Sebagai pertama modalitas, yang studi radiografi diindikasikan untuk
mengesampingkan HS avulsion patah tulang, terutama di dewasa skeletally
pasien. 3
Ultrasonografi (AS) memiliki keuntungan menjadi terjangkau dan murah;
Namun, itu adalah bergantung pada operator. Ujian seharusnya dilakukan antara
kedua dan hari ketujuh setelah trauma; cedera yang dapat dideteksi melalui
visualisasi dari hematoma dan diskontinuitas dari serat-serat. Hal ini juga
memungkinkan untuk mengukur panjang, lebar, kedalaman, dan luas penampang
dari cedera otot. Dalam kasus proksimal, metode ini memiliki keterbatasan yang
lebih besar untuk mengukur lesi ini. 3,5,18
Magnetic Resonance Imaging (MRI) adalah modalitas pilihan untuk
mengidentifikasi dan menggambarkan lesi, terutama mereka dari lokasi
proksimal. Ini justru mendefinisikan lokasi cedera, tingkat keparahan dan
ekstensi, yang terlibat tendon, dan pencabutan massa otot. 3,5,21,22
Masih belum ada konsensus tentang saat optimal untuk penilaian MRI.
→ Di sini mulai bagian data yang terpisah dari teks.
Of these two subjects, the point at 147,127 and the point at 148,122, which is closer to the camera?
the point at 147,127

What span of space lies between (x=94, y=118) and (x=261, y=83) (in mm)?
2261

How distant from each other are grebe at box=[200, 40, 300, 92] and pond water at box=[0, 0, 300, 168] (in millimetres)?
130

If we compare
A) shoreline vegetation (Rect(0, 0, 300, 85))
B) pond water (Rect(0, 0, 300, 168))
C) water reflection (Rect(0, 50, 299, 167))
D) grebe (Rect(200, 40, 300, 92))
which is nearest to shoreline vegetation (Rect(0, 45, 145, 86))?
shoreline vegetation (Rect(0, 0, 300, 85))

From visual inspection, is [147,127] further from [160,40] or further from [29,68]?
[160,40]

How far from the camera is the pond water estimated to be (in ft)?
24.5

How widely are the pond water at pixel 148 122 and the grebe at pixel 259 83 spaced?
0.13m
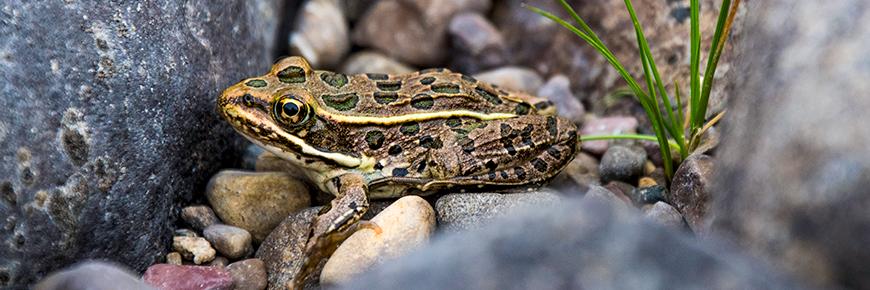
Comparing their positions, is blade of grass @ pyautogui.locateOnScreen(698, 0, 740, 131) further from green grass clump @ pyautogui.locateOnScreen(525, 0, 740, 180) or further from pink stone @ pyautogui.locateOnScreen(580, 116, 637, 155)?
pink stone @ pyautogui.locateOnScreen(580, 116, 637, 155)

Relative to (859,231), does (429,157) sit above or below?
below

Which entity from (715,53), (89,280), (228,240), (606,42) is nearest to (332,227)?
(228,240)

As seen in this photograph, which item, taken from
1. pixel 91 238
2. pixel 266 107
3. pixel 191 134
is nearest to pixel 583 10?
pixel 266 107

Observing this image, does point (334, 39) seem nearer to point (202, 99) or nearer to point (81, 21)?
point (202, 99)

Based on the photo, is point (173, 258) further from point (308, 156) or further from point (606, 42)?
point (606, 42)

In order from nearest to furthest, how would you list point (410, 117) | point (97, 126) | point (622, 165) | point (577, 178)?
point (97, 126)
point (410, 117)
point (622, 165)
point (577, 178)

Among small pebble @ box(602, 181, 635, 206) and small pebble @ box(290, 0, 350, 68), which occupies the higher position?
small pebble @ box(290, 0, 350, 68)

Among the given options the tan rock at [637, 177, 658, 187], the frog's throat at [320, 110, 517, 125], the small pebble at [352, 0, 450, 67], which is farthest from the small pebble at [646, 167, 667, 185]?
the small pebble at [352, 0, 450, 67]
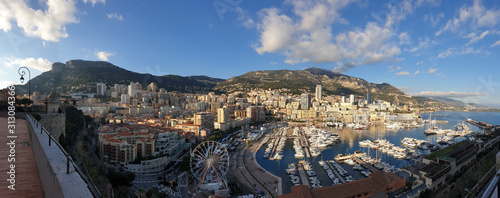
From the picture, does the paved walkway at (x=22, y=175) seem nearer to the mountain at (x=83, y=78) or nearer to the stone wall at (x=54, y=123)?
the stone wall at (x=54, y=123)

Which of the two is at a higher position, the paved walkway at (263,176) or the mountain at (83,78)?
the mountain at (83,78)

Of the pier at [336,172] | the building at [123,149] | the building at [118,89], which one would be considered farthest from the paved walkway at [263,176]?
the building at [118,89]

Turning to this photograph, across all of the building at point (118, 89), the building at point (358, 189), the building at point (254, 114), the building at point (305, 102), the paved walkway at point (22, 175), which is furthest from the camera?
the building at point (305, 102)

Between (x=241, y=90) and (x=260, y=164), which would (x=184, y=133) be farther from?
(x=241, y=90)

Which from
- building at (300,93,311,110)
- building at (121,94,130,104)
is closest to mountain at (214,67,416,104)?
building at (300,93,311,110)

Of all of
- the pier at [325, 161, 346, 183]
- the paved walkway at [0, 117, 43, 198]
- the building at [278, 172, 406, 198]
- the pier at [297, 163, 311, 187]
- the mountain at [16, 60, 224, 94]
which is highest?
the mountain at [16, 60, 224, 94]

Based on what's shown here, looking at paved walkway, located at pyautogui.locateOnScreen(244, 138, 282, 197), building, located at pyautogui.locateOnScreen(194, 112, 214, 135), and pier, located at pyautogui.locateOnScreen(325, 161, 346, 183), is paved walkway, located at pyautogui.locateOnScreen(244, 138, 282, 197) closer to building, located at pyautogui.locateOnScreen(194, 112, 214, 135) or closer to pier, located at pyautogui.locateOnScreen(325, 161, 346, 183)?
pier, located at pyautogui.locateOnScreen(325, 161, 346, 183)
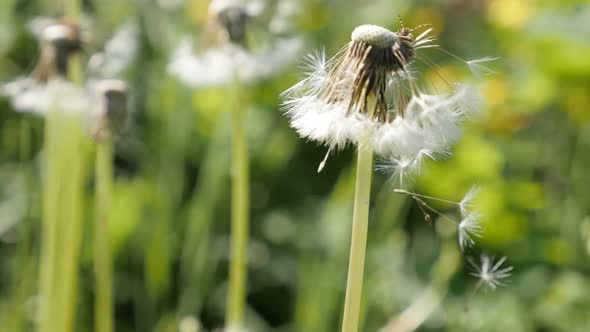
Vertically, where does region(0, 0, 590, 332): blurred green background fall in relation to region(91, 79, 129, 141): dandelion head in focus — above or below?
below

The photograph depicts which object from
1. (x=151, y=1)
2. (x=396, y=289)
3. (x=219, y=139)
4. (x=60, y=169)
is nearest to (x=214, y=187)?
(x=219, y=139)

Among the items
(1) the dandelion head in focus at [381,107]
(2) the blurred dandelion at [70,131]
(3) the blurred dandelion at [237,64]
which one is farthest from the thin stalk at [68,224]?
(1) the dandelion head in focus at [381,107]

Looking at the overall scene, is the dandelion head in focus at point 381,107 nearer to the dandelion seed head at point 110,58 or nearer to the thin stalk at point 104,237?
the thin stalk at point 104,237

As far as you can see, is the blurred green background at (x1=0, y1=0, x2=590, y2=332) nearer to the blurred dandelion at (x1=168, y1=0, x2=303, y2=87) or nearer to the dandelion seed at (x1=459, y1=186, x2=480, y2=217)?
the blurred dandelion at (x1=168, y1=0, x2=303, y2=87)

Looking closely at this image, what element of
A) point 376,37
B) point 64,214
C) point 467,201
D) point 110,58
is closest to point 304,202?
point 110,58

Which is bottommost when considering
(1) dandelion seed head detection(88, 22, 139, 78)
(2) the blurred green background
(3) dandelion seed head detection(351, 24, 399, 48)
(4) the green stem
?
(2) the blurred green background

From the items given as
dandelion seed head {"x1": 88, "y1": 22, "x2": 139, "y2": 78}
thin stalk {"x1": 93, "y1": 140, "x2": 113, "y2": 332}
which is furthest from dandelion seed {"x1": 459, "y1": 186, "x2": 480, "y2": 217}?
dandelion seed head {"x1": 88, "y1": 22, "x2": 139, "y2": 78}

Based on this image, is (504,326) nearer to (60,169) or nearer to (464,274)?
(464,274)
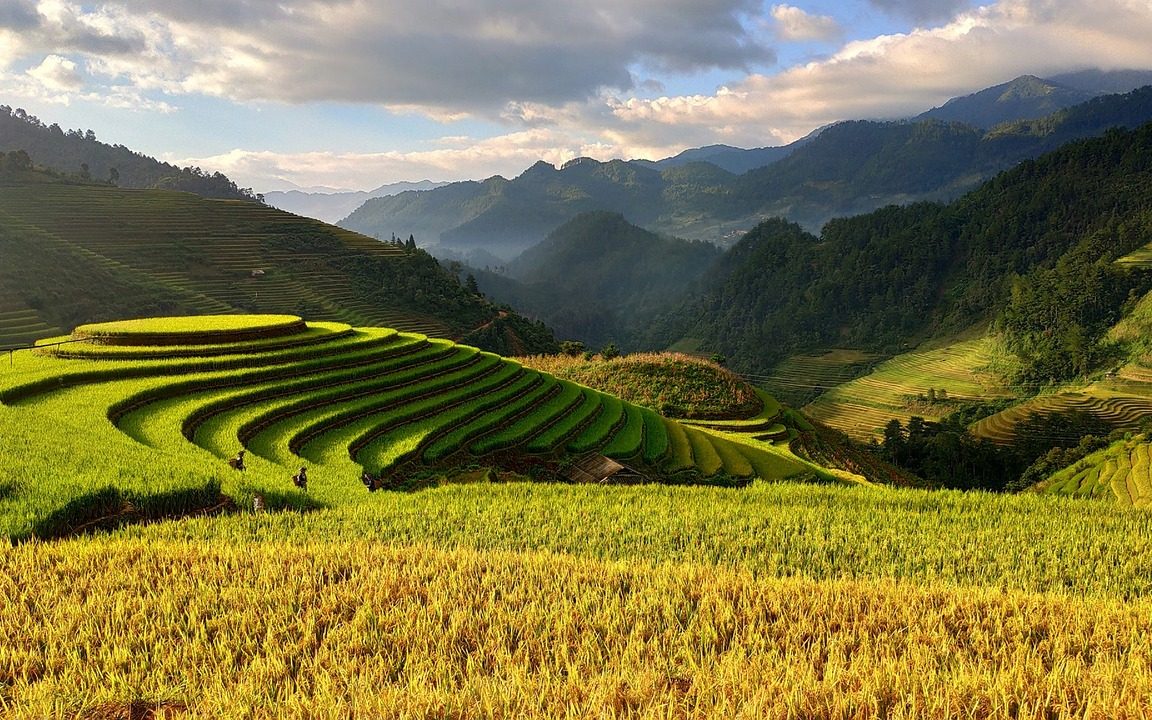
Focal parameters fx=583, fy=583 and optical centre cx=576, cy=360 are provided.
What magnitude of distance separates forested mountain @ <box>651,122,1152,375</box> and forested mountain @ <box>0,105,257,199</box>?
410ft

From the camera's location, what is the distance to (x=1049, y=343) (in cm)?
8800

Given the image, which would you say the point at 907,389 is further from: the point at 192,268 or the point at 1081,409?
the point at 192,268

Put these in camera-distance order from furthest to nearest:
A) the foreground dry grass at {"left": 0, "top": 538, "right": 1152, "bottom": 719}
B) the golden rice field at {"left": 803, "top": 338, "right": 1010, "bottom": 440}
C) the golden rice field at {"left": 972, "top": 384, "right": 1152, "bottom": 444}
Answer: the golden rice field at {"left": 803, "top": 338, "right": 1010, "bottom": 440} < the golden rice field at {"left": 972, "top": 384, "right": 1152, "bottom": 444} < the foreground dry grass at {"left": 0, "top": 538, "right": 1152, "bottom": 719}

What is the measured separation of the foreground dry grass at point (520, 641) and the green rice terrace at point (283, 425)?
9.86 feet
Beberapa penulis menganjurkan bahwa tes harus dilakukan antara 24 jam dan 48
jam setelah trauma, sementara yang lain menganjurkan bahwa interval ini harus
6
antara 48 jam dan 72 h. Tanda-tanda lesi terutama diakui dalam gambar T2-
tertimbang dengan penekanan lemak atau singkatnya-tau pemulihan inversi
(Sospol); mereka lebih jelas dari 24 jam sampai lima hari setelah trauma. 9
Meskipun MRI adalah standar ujian emas, 13% dari lesi HS pemain sepak
bola profesional mungkin tidak teridentifikasi oleh MRI. Alasan untuk ini masih
belum diketahui. Satu hipotesis adalah bahwa ini adalah lesi kecil yang tidak
terdeteksi, yang lain adalah bahwa gejala dapat disebabkan oleh patologi lain,
seperti sakit punggung rendah atau perubahan neurologis. 23
Untuk tindak lanjut dari cedera, MRI lebih sensitif dari US. Gambar akan
berguna dalam kasus yang lebih berat dan dalam penilaian perkembangan dan
rehabilitasi, membantu dalam keputusan kembali ke olahraga pada atlet elit.
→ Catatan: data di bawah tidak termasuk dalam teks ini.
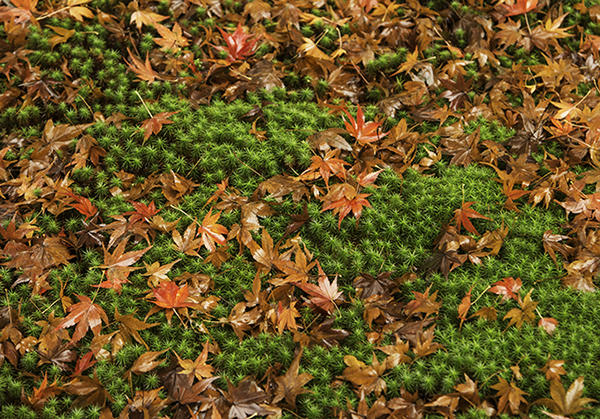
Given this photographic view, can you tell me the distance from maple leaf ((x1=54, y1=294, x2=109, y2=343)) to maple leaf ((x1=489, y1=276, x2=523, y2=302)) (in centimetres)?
217

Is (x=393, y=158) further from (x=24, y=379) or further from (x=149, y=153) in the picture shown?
(x=24, y=379)

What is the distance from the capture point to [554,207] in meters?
2.84

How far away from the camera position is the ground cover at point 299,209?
7.47ft

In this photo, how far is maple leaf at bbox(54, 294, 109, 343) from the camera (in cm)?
242

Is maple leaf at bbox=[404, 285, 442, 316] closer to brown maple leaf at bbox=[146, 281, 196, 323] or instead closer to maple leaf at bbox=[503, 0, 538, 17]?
brown maple leaf at bbox=[146, 281, 196, 323]

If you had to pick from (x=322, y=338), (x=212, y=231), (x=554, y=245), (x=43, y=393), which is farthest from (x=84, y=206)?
(x=554, y=245)

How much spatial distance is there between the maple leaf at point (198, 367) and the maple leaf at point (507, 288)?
1.59 meters

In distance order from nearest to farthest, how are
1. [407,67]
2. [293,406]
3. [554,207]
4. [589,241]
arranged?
[293,406], [589,241], [554,207], [407,67]

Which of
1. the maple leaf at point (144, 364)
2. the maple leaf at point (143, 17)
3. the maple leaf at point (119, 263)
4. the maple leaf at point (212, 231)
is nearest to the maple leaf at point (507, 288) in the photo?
the maple leaf at point (212, 231)

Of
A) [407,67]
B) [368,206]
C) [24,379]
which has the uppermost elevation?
[407,67]

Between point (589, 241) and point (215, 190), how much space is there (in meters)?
2.29

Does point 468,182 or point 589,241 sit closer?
point 589,241

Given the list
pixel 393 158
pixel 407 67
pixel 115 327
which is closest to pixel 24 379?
pixel 115 327

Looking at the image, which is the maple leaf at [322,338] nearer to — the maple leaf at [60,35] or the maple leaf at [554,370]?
the maple leaf at [554,370]
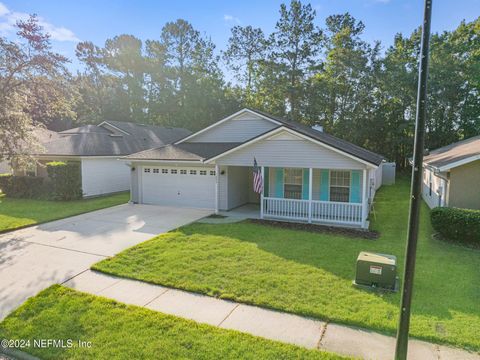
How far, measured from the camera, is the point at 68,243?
30.8ft

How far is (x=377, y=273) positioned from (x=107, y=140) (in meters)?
20.1

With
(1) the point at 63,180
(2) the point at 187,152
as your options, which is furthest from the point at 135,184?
(1) the point at 63,180

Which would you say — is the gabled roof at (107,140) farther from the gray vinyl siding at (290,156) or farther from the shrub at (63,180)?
the gray vinyl siding at (290,156)

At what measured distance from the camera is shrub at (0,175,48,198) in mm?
17578

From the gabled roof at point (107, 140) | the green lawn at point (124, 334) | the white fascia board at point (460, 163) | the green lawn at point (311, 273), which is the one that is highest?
the gabled roof at point (107, 140)

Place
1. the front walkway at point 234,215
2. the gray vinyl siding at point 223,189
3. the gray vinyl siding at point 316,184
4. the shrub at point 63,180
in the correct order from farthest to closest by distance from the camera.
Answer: the shrub at point 63,180 < the gray vinyl siding at point 223,189 < the gray vinyl siding at point 316,184 < the front walkway at point 234,215

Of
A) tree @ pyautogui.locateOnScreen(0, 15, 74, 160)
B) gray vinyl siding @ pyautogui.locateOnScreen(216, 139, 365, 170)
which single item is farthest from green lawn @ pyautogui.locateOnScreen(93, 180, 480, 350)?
tree @ pyautogui.locateOnScreen(0, 15, 74, 160)

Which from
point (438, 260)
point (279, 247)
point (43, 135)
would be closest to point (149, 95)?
point (43, 135)

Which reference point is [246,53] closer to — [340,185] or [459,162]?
[340,185]

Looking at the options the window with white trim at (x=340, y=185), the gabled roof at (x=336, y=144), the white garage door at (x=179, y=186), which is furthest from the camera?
the white garage door at (x=179, y=186)

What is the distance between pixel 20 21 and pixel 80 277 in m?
11.6

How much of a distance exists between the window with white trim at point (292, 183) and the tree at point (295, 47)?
1995 centimetres

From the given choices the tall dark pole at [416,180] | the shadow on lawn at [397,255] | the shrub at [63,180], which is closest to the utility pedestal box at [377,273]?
the shadow on lawn at [397,255]

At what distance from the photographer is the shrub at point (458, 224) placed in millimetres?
9078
Dalam 34-94% kasus, tanda-tanda cedera HS masih terlihat setelah enam minggu.
9

Klasifikasi
Klasifikasi sistem yang berguna untuk dokter, atlet, dan pelatih mereka, karena
mereka memandu pengobatan dan prognosis. Berbagai macam spesifikasi-
klasifikasi berdasarkan tanda-tanda klinis dan perubahan dalam tes pencitraan
MRI AS dan telah diusulkan. Namun, karena kompleksitas dan heterogenitas
cedera otot, masih belum ada klasifikasi sistem fi kasi diterima secara luas. 9,24,25
Dalam praktek klinis, sistem tiga derajat adalah yang paling umum
digunakan, mengklasifikasikan cedera sebagai ringan, sedang, atau lengkap
sobek otot. Variasi berkorelasi dengan tes pencitraan juga telah dijelaskan. 25,26
Peetrons 27 dikelompokkan lesi menjadi nilai, menurut perubahan yang
diamati di Amerika Serikat. Grade saya termasuk lesi yang tidak perubahan hadir
dalam arsitektur otot, tetapi memiliki tanda-tanda edema di sekitar otot. Grade II
termasuk pecah parsial, dan luka-luka Grade III otot lengkap hadir atau tendon
air mata. Baru-baru ini, sistem kation dikelompokkan baru telah dikembangkan;
sistem ini bertujuan untuk menjadi lebih komprehensif dan standarisasi
terminologi cedera otot, serta untuk memberikan setiap tingkat cedera dengan
prognosis, yang tidak terjadi di tiga derajat klasifikasi. 24-28
Tabel 1 mengusulkan sistem fi kasi klasifikasi untuk cedera otot 26
berdasarkan gambar MRI. Cedera yang dinilai dari 0 sampai 4; di Grade 1 sampai
4, sebuah suf fi tambahan x menjelaskan lokasi lesi (a, untuk lesi myofascial; b,
untuk lesi musculotendinous; dan c, untuk lesi intra-tendinous).

7
Grade 0 cedera hadir tidak ada perubahan pada MRI. Grade ini merupakan
focal nyeri neuromuskular dan nyeri otot umum disebabkan oleh olahraga. Grade
1 cedera adalah cedera otot ringan di yang atlet mengalami rasa sakit selama atau
setelah aktivitas. Rentang gerak (ROM) adalah normal dan kekuatan yang
diawetkan. Di Grade 2 cedera, kerusakan otot sedang diamati. Itu atlet
menyajikan rasa sakit selama kegiatan dan keharusan mengganggu itu. ROM dari
anggota tubuh yang terkena terbatas karena rasa sakit, dan otot Kelemahan
biasanya terdeteksi pada klinis pemeriksaan. di Grade 3, cedera otot yang luas.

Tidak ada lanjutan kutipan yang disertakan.